▸ Supplied information:
--------------------------------------------------
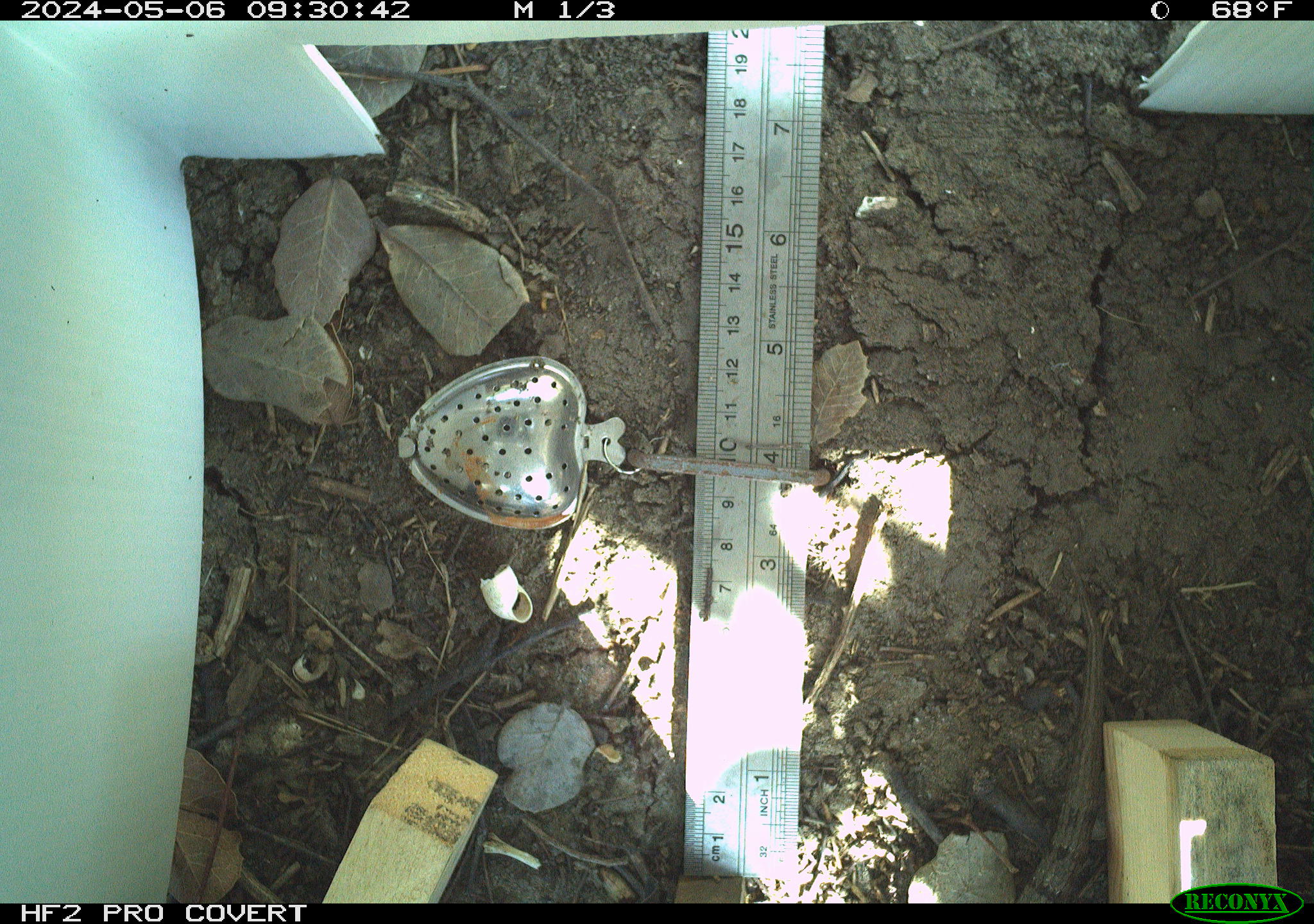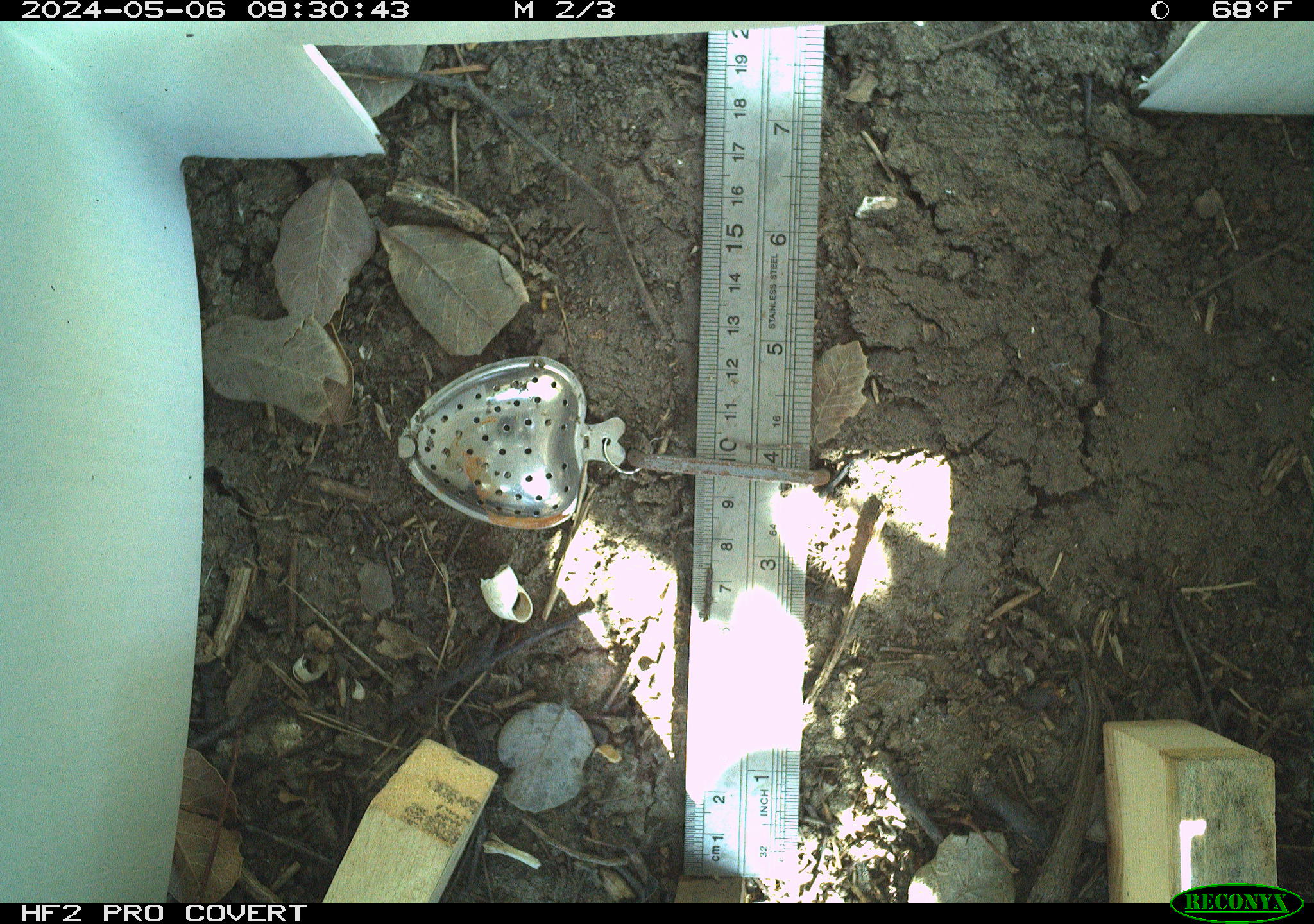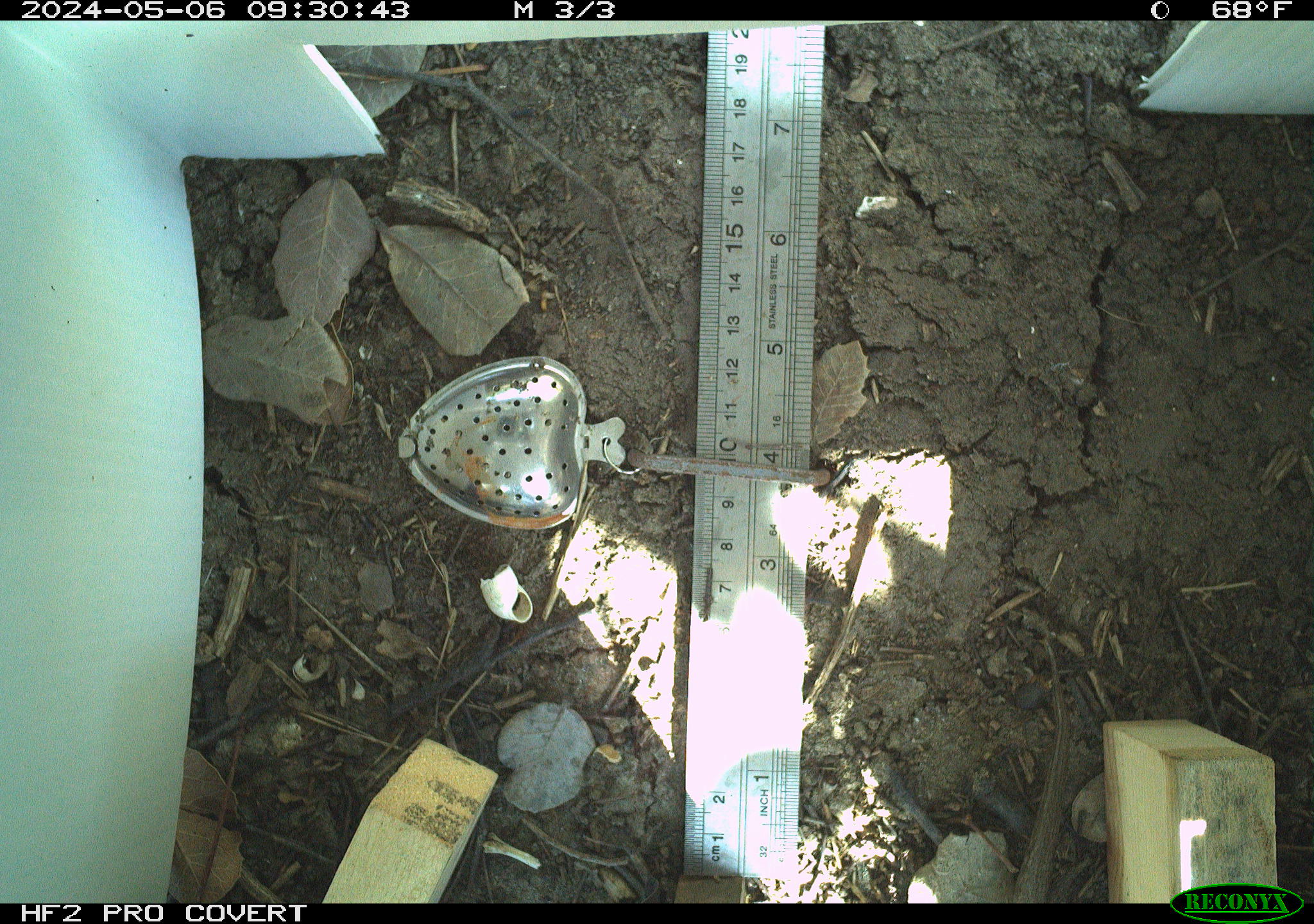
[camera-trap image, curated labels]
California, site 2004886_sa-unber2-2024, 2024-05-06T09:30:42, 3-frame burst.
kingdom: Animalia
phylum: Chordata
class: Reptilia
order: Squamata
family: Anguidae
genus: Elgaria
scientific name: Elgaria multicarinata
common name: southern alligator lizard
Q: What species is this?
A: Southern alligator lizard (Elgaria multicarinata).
--------------------------------------------------
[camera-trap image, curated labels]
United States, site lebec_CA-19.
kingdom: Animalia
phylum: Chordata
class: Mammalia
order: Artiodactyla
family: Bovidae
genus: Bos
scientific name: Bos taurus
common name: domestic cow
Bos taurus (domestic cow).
--------------------------------------------------
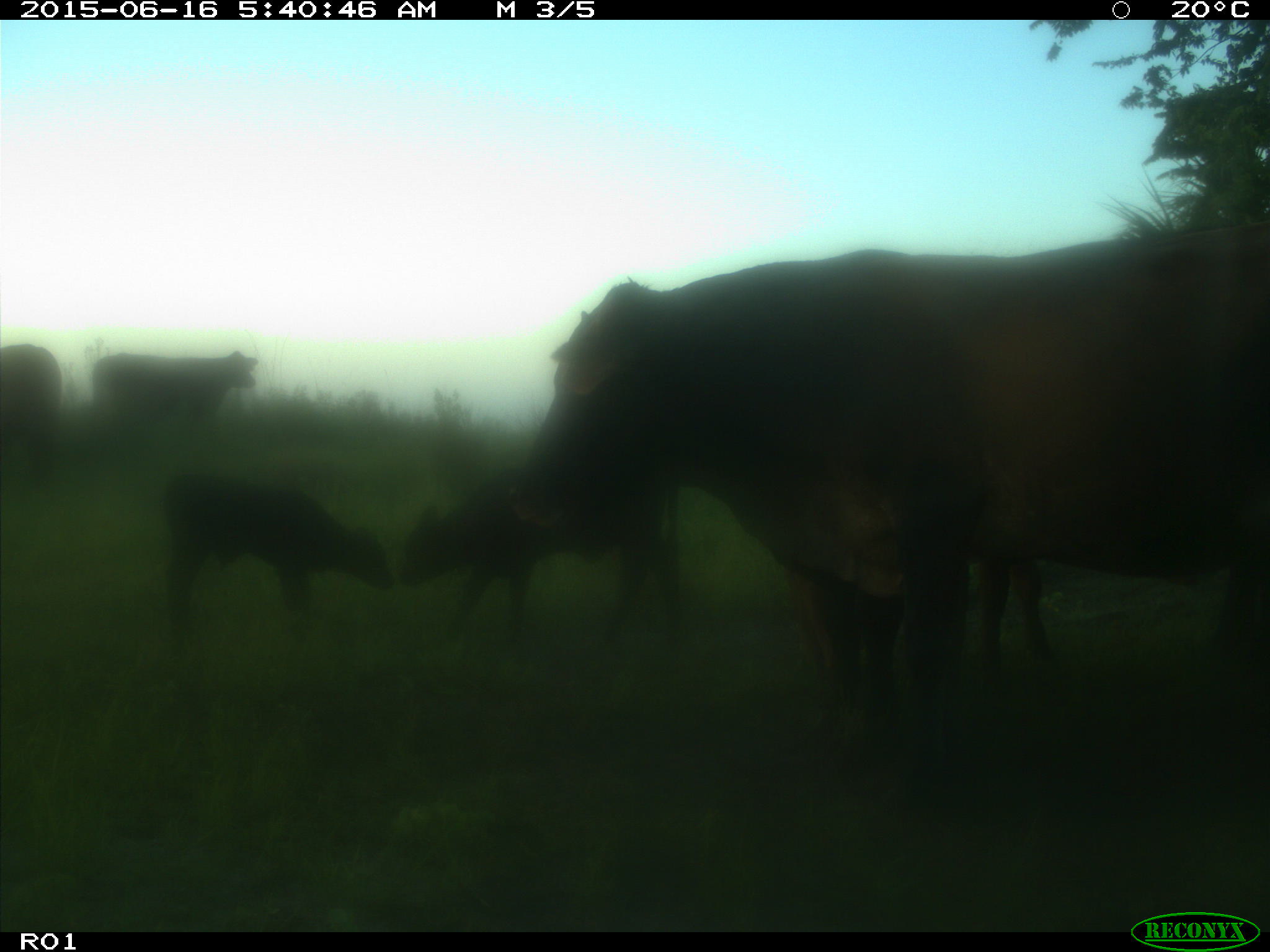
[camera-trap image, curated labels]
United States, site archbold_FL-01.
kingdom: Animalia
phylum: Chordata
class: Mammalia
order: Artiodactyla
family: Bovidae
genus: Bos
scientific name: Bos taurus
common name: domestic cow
--------------------------------------------------
Begin at the line that has "scientific name: Elgaria multicarinata" in the entries above; stop after the line that has "A: Southern alligator". Transcribe exactly those lines and no others.

▸ Output of the exercise:
scientific name: Elgaria multicarinata
common name: southern alligator lizard
Q: What species is this?
A: Southern alligator lizard (Elgaria multicarinata).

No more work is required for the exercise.